* **THE EXERCISE**
Convert the part of the listing below that opens with the line containing "Looking at the scene, is" and closes with the final line of the listing into a Markdown table. Use the columns Row and Text, give each line its own row number, and omit blank lines.

(Spatial questions about scenes)
# # # # # # #
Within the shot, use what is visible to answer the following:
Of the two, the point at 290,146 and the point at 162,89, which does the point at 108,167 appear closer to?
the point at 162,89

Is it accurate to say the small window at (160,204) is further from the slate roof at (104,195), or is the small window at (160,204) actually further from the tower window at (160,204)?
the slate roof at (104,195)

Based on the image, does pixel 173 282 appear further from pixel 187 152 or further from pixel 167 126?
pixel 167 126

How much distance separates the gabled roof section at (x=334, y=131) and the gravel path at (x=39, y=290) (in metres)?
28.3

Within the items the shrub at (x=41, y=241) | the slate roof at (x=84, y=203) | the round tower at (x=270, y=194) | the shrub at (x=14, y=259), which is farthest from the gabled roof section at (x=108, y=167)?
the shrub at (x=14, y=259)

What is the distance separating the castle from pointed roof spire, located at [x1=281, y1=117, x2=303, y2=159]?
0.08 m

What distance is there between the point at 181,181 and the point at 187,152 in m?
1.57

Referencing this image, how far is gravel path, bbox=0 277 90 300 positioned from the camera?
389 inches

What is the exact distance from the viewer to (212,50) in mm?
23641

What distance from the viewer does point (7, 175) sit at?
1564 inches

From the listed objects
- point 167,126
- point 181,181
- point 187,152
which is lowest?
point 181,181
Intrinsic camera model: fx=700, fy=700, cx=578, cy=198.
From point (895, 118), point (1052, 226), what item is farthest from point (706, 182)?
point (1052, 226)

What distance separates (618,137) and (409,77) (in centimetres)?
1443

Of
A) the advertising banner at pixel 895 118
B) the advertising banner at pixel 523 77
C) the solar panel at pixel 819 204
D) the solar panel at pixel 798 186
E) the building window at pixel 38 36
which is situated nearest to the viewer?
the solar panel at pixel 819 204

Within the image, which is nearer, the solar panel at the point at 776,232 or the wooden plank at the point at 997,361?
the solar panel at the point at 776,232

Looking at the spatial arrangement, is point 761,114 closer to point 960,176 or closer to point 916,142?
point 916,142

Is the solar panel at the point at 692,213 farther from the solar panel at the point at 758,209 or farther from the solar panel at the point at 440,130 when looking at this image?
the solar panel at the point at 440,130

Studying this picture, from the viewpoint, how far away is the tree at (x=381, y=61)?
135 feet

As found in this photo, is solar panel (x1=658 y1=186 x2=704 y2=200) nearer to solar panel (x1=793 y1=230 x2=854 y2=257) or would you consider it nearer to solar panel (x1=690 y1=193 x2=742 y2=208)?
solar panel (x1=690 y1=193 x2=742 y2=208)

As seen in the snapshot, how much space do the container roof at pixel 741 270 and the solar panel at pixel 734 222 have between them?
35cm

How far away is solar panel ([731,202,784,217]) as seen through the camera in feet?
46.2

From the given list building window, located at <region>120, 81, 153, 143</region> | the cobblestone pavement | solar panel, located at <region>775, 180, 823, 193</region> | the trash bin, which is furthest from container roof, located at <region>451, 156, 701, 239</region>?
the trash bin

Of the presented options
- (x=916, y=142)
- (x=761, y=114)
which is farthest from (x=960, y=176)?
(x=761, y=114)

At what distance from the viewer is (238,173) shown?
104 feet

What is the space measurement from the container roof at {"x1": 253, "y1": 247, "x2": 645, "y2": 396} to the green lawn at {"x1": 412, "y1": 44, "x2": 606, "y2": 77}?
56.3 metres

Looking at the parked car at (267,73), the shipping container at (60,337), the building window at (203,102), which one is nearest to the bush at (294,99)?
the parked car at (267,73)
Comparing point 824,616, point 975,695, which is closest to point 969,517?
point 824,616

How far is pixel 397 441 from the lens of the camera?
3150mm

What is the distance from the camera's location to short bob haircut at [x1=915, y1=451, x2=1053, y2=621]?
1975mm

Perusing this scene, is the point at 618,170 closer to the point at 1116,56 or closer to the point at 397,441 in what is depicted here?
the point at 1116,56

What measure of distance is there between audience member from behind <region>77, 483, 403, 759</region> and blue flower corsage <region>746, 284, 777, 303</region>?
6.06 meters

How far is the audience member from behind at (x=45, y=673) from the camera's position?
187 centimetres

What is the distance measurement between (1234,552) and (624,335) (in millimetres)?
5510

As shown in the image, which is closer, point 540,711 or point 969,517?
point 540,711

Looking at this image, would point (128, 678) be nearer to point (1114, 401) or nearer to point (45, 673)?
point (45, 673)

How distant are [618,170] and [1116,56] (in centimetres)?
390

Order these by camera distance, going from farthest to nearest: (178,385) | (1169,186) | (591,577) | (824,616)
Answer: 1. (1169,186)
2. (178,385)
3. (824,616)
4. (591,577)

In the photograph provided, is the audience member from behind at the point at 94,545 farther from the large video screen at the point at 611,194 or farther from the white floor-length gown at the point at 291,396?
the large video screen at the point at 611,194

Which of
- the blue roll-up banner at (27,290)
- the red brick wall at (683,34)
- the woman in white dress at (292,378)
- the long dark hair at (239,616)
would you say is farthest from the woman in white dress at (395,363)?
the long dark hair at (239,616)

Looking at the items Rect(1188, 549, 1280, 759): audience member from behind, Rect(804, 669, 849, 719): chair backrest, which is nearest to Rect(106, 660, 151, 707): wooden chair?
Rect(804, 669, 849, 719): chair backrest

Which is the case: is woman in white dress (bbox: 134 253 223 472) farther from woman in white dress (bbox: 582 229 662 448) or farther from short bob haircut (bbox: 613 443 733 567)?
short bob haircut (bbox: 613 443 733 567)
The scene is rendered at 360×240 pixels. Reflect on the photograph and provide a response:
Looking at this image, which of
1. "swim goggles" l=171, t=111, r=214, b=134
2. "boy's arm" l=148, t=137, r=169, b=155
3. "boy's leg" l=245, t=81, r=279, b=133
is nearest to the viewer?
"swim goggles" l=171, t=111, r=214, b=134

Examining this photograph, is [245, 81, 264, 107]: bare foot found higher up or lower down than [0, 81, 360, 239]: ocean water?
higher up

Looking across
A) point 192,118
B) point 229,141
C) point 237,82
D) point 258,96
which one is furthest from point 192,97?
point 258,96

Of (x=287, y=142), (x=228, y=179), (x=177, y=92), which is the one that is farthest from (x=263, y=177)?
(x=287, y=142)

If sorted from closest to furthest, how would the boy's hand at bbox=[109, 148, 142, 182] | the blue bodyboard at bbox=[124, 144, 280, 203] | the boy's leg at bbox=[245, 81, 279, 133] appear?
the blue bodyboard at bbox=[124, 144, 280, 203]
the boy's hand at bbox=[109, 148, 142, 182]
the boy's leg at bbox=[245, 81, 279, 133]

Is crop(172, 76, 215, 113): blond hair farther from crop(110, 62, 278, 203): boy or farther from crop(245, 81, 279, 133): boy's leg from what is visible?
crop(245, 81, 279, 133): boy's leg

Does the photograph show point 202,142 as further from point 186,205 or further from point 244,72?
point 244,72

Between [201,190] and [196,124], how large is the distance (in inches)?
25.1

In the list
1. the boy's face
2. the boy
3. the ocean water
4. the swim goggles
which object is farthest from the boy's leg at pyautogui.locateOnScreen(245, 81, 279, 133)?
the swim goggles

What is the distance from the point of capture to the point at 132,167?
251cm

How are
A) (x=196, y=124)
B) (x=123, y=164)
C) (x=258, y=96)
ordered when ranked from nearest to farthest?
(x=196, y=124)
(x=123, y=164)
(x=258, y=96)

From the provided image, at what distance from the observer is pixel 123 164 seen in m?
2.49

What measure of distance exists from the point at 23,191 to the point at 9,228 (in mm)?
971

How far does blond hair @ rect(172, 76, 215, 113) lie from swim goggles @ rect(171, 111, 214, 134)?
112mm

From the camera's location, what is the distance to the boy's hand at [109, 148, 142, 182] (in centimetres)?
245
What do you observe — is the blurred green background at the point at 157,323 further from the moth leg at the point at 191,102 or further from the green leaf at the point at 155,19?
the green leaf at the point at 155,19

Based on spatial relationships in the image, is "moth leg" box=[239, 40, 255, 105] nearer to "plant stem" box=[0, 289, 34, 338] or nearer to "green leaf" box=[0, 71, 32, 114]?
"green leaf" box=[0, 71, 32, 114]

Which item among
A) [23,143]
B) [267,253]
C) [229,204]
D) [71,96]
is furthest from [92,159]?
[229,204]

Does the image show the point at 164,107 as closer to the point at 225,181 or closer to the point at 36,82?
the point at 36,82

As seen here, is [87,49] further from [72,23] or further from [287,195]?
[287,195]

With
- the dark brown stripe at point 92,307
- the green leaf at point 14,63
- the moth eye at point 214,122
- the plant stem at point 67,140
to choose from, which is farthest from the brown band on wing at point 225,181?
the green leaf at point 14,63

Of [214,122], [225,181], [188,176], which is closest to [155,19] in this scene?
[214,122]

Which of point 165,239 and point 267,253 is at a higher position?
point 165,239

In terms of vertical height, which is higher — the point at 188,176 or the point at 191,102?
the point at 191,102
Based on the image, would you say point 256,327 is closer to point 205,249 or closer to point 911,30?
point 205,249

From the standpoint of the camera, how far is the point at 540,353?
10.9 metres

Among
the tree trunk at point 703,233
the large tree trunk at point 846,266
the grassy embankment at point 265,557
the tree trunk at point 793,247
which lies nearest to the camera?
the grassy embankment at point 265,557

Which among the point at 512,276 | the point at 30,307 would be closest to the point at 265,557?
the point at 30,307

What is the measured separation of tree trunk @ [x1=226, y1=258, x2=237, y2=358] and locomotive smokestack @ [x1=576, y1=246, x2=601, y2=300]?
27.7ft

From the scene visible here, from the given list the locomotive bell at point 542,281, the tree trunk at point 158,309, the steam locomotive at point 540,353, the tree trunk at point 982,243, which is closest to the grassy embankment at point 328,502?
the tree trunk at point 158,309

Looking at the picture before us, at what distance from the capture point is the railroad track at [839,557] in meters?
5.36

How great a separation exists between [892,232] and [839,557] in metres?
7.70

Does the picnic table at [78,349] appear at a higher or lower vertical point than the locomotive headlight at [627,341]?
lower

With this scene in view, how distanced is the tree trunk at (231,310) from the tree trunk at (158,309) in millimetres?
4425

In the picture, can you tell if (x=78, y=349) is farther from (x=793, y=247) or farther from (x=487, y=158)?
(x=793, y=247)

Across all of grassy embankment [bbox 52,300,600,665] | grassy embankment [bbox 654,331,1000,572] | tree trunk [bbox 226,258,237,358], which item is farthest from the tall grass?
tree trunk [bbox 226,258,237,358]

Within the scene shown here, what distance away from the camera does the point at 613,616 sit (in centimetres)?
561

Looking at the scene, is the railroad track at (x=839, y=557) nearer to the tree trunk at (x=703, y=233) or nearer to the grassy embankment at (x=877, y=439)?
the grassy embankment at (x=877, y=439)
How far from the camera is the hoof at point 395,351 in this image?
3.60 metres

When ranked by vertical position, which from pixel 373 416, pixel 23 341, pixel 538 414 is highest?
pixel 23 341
# # # # # # #
* **REPLY TO THE EXERCISE**
| Row | Text |
|---|---|
| 1 | Looking at the scene, is the railroad track at (x=839, y=557) nearer to the tree trunk at (x=703, y=233) or nearer to the grassy embankment at (x=877, y=439)? |
| 2 | the grassy embankment at (x=877, y=439) |
| 3 | How far from the camera is the hoof at point 395,351 in this image? |
| 4 | 3.60 metres |
| 5 | When ranked by vertical position, which from pixel 373 416, pixel 23 341, pixel 538 414 is highest? |
| 6 | pixel 23 341 |